When Paperwork Becomes a Three-Century Problem
In the annals of diplomatic blunders, few can match the sheer absurdity of a war that lasted longer than the entire existence of the United States—not because anyone was actually fighting, but because nobody remembered to officially end it.
The year was 1651, and England was in the throes of civil war. Oliver Cromwell's forces were mopping up the last Royalist strongholds, including the remote Isles of Scilly, a cluster of tiny islands off the coast of Cornwall. The Dutch, ever the opportunists, had been supporting the Royalists with naval raids and supply runs to these far-flung outposts.
Photo: Oliver Cromwell, via assets.mycast.io
Photo: Isles of Scilly, via www.fiat.co.uk
When Admiral Maarten Tromp arrived with his Dutch fleet to harass Cromwell's ships around the Scillies, he found himself in an unusual situation. The main war was winding down, but these islands were still technically hostile territory. So, with the bureaucratic precision that would make any government clerk proud, Tromp formally declared war on the Isles of Scilly on March 30, 1651.
Photo: Maarten Tromp, via colordrop.io
The War Nobody Fought
What followed was perhaps history's most anticlimactic military campaign. The Dutch fleet sailed around the islands for a few months, occasionally exchanging cannon fire with Royalist positions, but never actually landed or engaged in any serious combat. When Cromwell's forces finally took control of the Scillies later that year, the Dutch simply sailed away.

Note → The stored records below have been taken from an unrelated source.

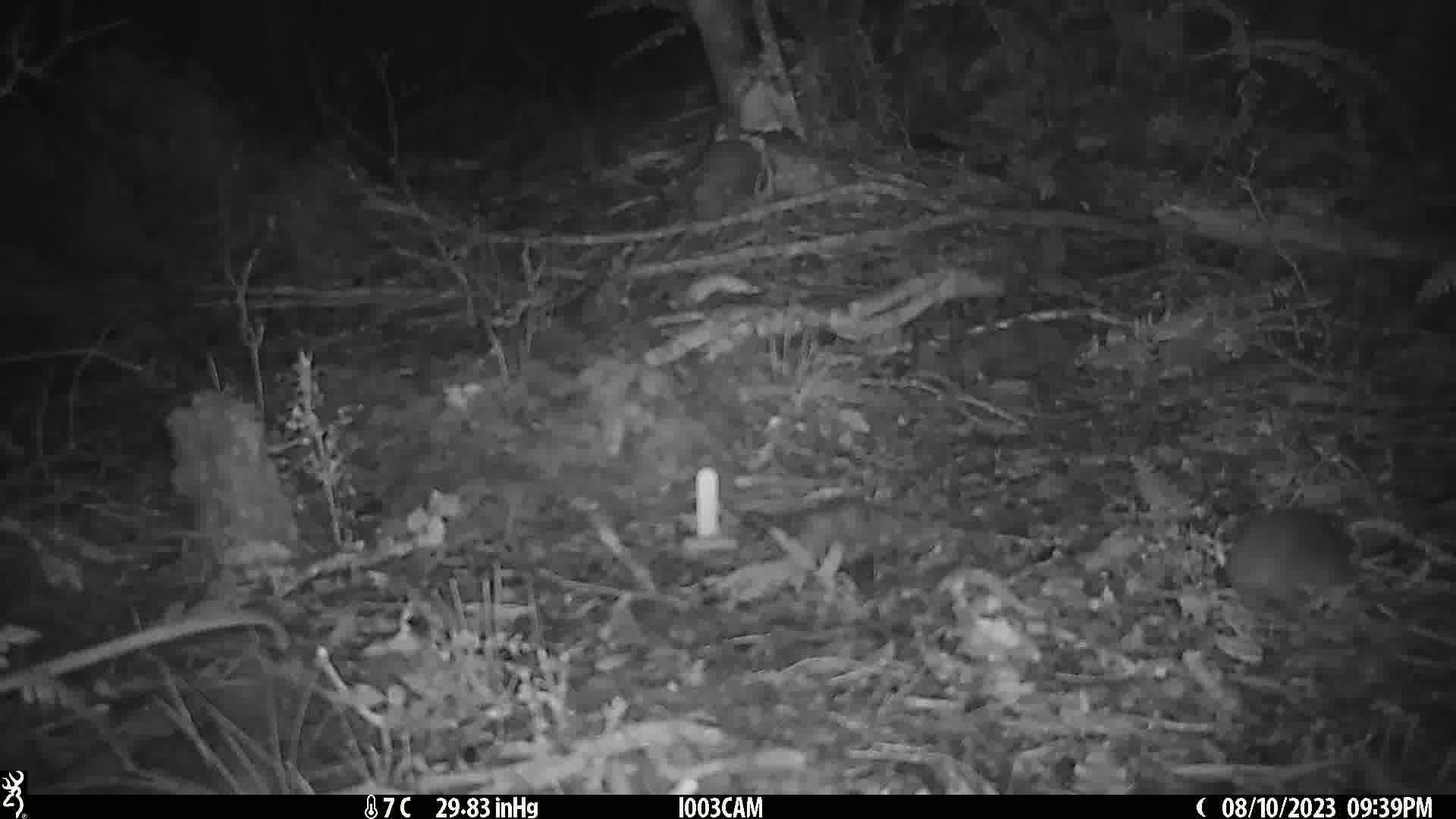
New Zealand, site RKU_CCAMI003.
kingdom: Animalia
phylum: Chordata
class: Mammalia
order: Rodentia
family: Muridae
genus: Rattus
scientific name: Rattus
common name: rat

The English Civil War officially ended in 1651, and by 1654, England and the Dutch Republic had signed the Treaty of Westminster, formally ending hostilities between the two nations. Diplomats shook hands, documents were signed, and everyone went home satisfied that peace had been restored.
Everyone, that is, except for the 2,000 residents of the Isles of Scilly, who had apparently been forgotten entirely.

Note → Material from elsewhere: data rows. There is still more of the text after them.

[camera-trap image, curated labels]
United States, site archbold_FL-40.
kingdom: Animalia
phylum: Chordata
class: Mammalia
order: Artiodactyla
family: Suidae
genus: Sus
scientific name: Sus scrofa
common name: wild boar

The Bureaucratic Black Hole
For the next three centuries, while empires rose and fell, while America fought its Revolution and Civil War, while two World Wars reshaped the globe, the tiny Isles of Scilly remained technically at war with the Netherlands. Not that anyone noticed.
The islands went about their business—farming, fishing, and welcoming the occasional tourist—completely oblivious to their unique status as Europe's longest-running combat zone. The Dutch, for their part, seemed equally unaware that they were still technically at war with a collection of islands whose combined population wouldn't fill a small-town high school gymnasium.
This might have continued indefinitely if not for Roy Duncan, a local historian and chairman of the Isles of Scilly Council, who in 1985 stumbled across this remarkable oversight while researching the islands' history. Duncan discovered that while England and the Netherlands had made peace decades ago, no one had bothered to include the Scillies in the treaty.
Diplomacy Gets a Do-Over
Rather than simply ignoring this historical curiosity, Duncan decided to do something about it. He contacted the Dutch Embassy in London, explaining the situation with what one can only imagine was a mixture of embarrassment and amusement.
The Dutch response was characteristically pragmatic and good-humored. Ambassador Jonkheer Huydecoper agreed that this 334-year-old oversight needed correction and announced he would personally travel to the Scillies to sign a formal peace treaty.
On April 17, 1986, Ambassador Huydecoper arrived on St. Mary's, the largest of the Scilly Islands, for what must rank as one of history's most unusual diplomatic missions. In a ceremony attended by local officials, curious residents, and bemused journalists, he formally signed a declaration of peace, officially ending the longest war in recorded history.
The Aftermath of Peace
The signing ceremony was refreshingly brief and cordial—a stark contrast to the typical pomp and circumstance of international diplomacy. There were no reparations to discuss, no prisoners to exchange, no territories to redraw. Just a simple acknowledgment that sometimes, bureaucracy can create the most absurd situations imaginable.
The Dutch ambassador reportedly joked that he was relieved the Scilly Islanders hadn't been charging interest on 335 years of unpaid war reparations. Local officials, equally amused, assured him that they harbored no hard feelings about the extended conflict.
Lessons from the World's Politest War
The Scilly-Dutch War serves as a perfect reminder that sometimes the most extraordinary stories are hiding in plain sight, waiting for someone curious enough to dig through dusty archives and question why things are the way they are.
It also demonstrates the peculiar power of bureaucratic oversight. In an age when we worry about government surveillance and digital tracking, it's oddly comforting to know that sometimes, entire wars can slip through the cracks simply because someone forgot to file the right paperwork.
Today, relations between the Netherlands and the Isles of Scilly are presumably excellent, though one suspects that local officials now keep much better track of their international commitments. And somewhere in the Dutch Foreign Ministry archives sits what might be the most unnecessary peace treaty ever signed—proof that sometimes, the strangest truths are the ones that take three centuries to discover.